§ **Objective**: Count the lines in the records below that contain the string "pixel", treating uppercase and lowercase as different. Reply with the number only.

(Records from a spatial question set)
»»
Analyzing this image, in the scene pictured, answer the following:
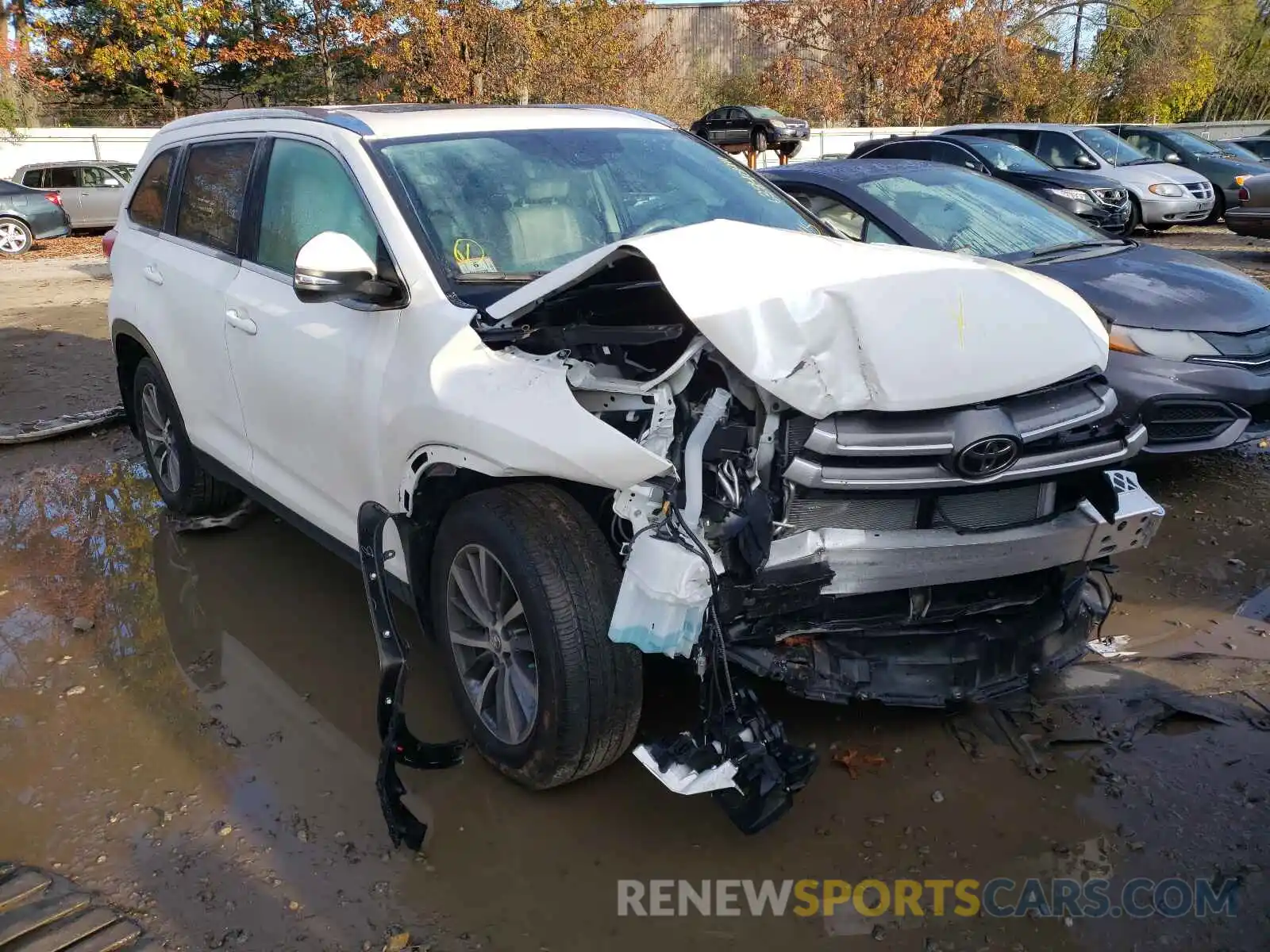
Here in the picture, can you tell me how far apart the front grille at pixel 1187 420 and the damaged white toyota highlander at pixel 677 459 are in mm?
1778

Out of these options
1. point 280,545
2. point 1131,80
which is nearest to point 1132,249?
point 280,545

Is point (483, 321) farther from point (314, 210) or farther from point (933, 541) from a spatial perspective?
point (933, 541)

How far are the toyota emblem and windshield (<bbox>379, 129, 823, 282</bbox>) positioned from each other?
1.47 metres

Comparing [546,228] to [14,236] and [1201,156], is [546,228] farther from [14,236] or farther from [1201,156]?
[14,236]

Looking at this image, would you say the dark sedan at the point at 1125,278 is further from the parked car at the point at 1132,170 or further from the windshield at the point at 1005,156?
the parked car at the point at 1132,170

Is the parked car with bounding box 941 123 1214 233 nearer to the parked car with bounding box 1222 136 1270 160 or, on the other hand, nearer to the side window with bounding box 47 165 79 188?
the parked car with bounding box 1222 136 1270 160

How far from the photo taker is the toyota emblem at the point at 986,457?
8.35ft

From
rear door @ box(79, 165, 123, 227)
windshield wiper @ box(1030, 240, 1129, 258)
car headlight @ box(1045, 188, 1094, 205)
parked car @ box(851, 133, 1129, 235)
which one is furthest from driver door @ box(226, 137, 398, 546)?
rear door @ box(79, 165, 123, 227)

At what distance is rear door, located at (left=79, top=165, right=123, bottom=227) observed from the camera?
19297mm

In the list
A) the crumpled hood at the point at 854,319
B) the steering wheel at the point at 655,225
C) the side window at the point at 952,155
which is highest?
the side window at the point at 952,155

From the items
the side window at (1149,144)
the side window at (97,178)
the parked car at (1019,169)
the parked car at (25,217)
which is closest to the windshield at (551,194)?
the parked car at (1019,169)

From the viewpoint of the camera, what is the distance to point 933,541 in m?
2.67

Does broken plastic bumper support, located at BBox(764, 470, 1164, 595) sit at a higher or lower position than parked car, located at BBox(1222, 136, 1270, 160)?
««
»»
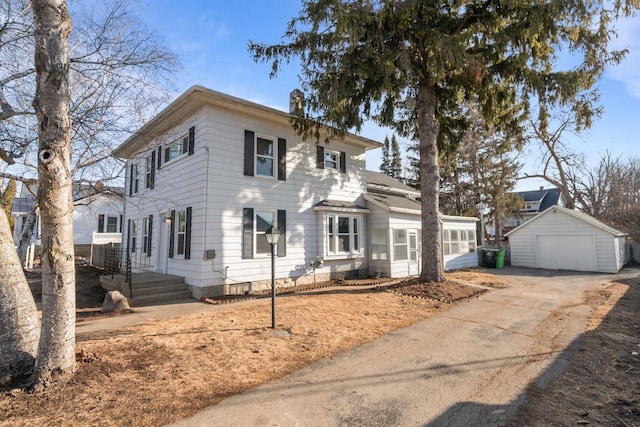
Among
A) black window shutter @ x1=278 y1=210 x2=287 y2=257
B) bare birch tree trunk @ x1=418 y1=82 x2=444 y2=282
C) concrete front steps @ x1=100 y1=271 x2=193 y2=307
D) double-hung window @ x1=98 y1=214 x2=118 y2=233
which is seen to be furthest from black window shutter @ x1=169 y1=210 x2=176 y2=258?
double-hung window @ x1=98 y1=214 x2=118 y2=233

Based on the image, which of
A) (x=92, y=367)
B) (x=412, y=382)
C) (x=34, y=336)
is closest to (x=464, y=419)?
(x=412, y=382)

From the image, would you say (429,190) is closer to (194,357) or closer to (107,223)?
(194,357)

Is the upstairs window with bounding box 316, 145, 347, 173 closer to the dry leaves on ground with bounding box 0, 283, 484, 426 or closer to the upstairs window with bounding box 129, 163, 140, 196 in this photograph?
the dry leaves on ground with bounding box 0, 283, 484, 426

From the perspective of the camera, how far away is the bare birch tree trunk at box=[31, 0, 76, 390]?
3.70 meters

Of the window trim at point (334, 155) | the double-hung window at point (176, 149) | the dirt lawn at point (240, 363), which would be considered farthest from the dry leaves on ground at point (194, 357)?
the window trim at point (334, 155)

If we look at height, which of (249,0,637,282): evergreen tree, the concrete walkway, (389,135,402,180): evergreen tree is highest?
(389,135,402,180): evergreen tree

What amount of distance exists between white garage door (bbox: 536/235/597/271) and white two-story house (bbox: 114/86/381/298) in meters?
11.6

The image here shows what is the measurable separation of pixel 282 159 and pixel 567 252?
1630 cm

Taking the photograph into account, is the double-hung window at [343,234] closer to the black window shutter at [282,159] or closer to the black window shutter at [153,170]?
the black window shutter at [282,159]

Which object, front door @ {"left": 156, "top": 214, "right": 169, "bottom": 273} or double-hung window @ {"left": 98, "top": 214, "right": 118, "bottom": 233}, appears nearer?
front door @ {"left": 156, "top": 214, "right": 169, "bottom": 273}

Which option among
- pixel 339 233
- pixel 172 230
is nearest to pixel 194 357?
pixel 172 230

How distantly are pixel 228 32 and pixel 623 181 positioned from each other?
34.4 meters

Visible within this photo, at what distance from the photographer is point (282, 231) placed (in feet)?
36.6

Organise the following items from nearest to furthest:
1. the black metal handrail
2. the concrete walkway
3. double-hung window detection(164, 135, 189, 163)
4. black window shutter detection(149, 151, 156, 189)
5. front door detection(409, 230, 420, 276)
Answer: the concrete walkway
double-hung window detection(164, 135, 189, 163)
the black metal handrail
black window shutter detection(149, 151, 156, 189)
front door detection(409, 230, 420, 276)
««
»»
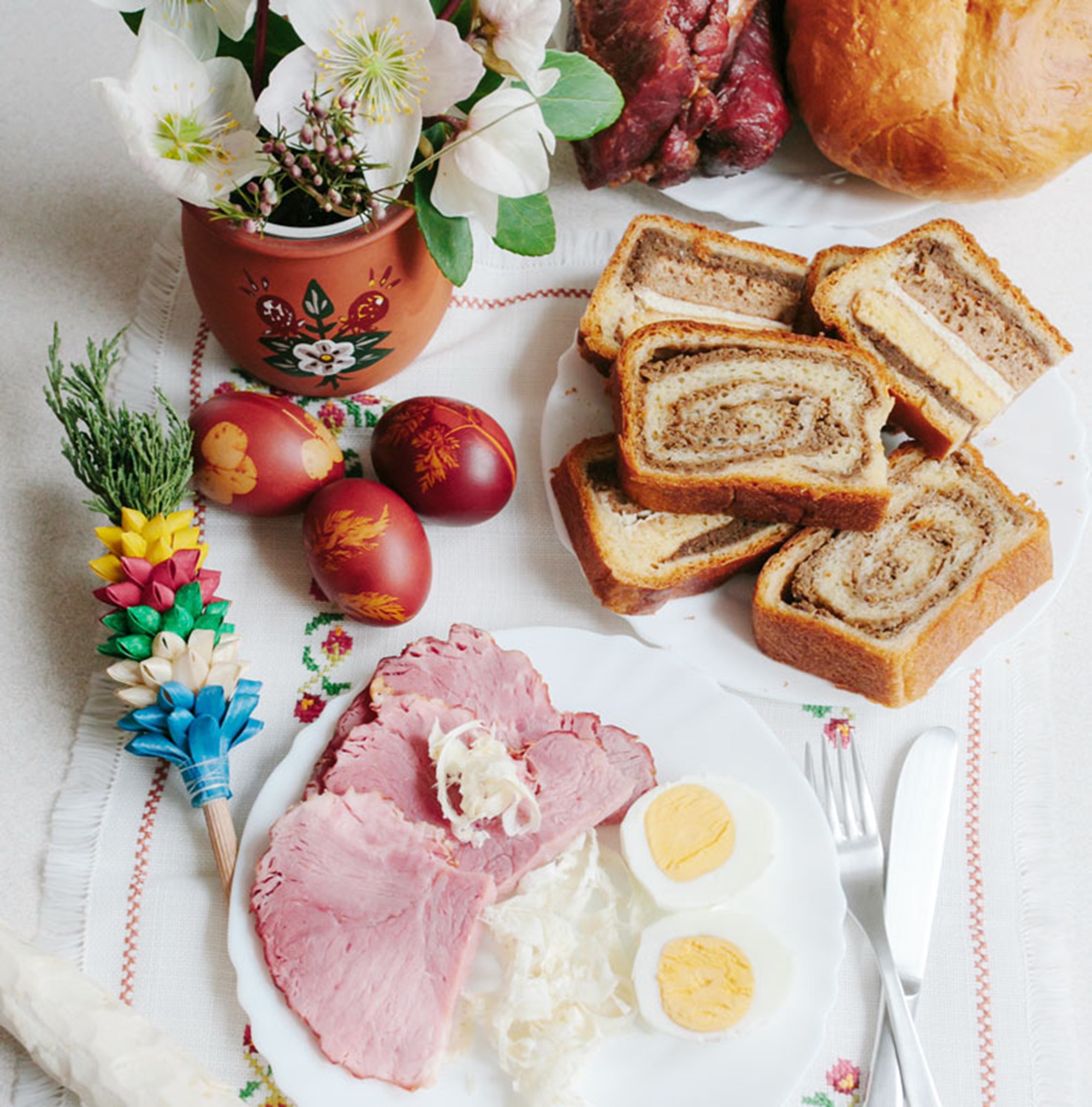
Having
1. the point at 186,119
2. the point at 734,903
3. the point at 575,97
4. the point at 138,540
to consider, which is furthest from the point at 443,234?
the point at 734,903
««
§ **Solved problem**: 7